Write out all of the records below precisely as given, omitting the images.

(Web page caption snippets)
↓↓↓

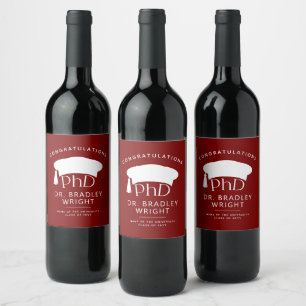 Custom PhD Doctoral Hat Doctoral Degree Graduation Wine Label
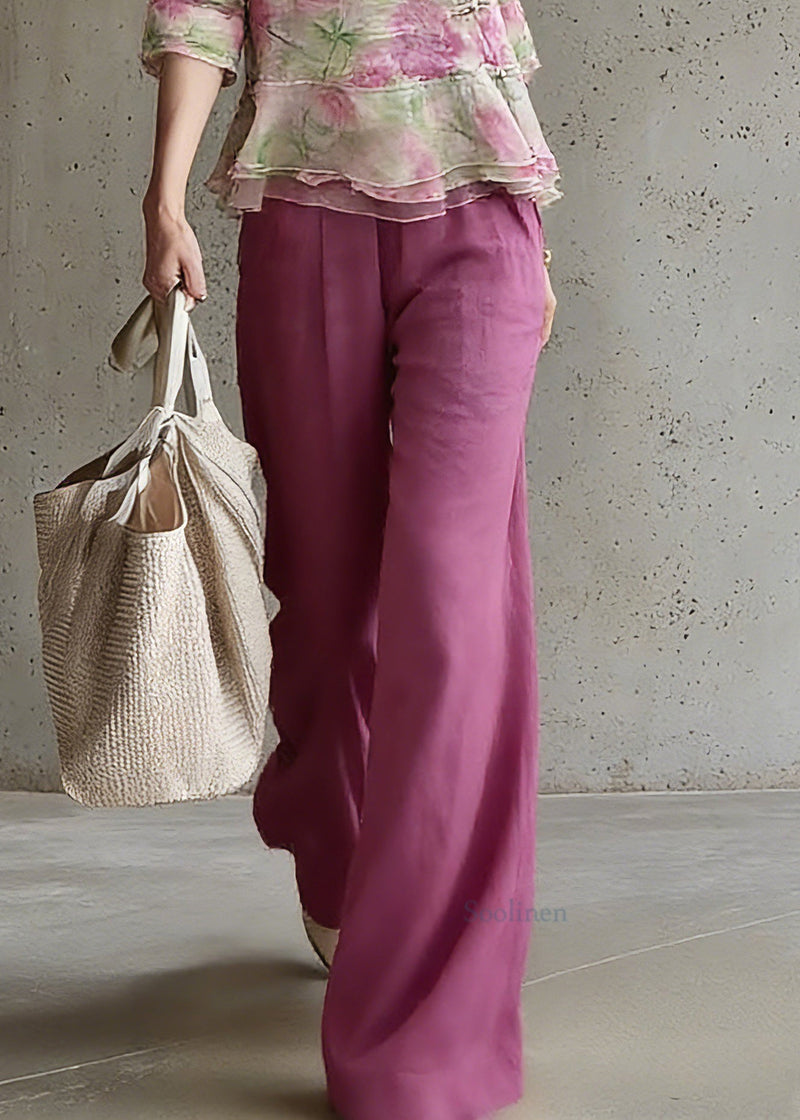 Natural V Neck Print Top and Pants Two Pieces Set Spring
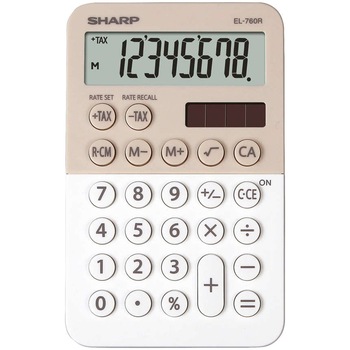 Calculator de birou Sharp, 8 digits, 120 x 76 x 23 mm, dual power, bej/alb Calculator de birou Sharp, 8 digits, 120 x 76 x 23 mm, dual power, bej/alb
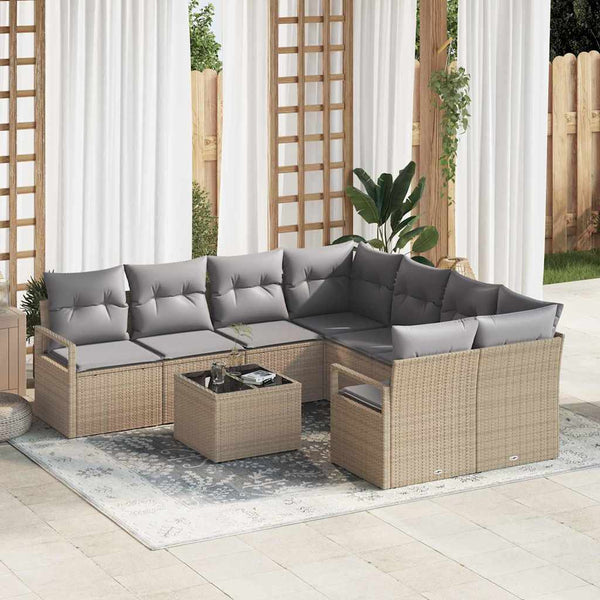 Poly Rattan Sofa Set Beige/Grau, 9-teilig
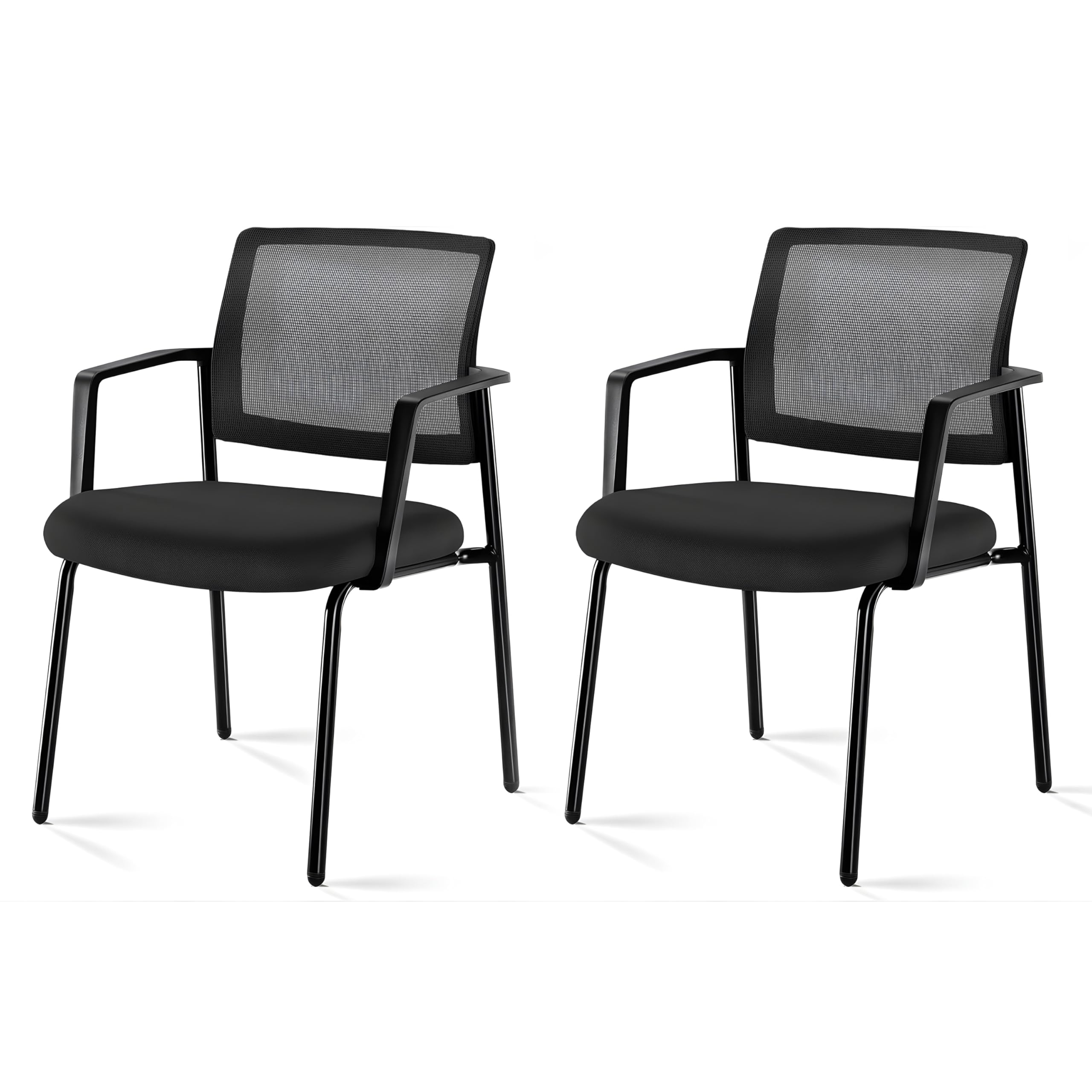 Simple Deluxe 2-Pack Guest Waiting Room Office Arm Chairs - No Wheels, Stackable Fabric Seat with Mesh Back & Ergonomic Support for Reception, Meeting, Conference, Lobby, Home Office & Computer Desk Use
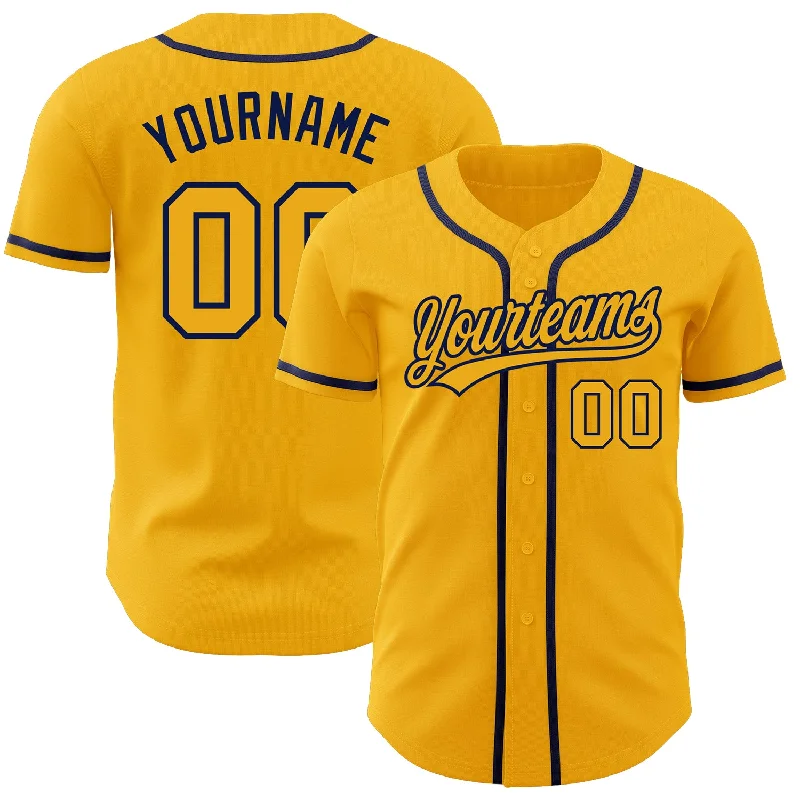 Custom Gold Gold-Navy Authentic Baseball Jersey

↑↑↑

Task answer ->
 Custom PhD Doctoral Hat Doctoral Degree Graduation Wine Label
 Natural V Neck Print Top and Pants Two Pieces Set Spring
 Calculator de birou Sharp, 8 digits, 120 x 76 x 23 mm, dual power, bej/alb Calculator de birou Sharp, 8 digits, 120 x 76 x 23 mm, dual power, bej/alb
 Poly Rattan Sofa Set Beige/Grau, 9-teilig
 Simple Deluxe 2-Pack Guest Waiting Room Office Arm Chairs - No Wheels, Stackable Fabric Seat with Mesh Back & Ergonomic Support for Reception, Meeting, Conference, Lobby, Home Office & Computer Desk Use
 Custom Gold Gold-Navy Authentic Baseball Jersey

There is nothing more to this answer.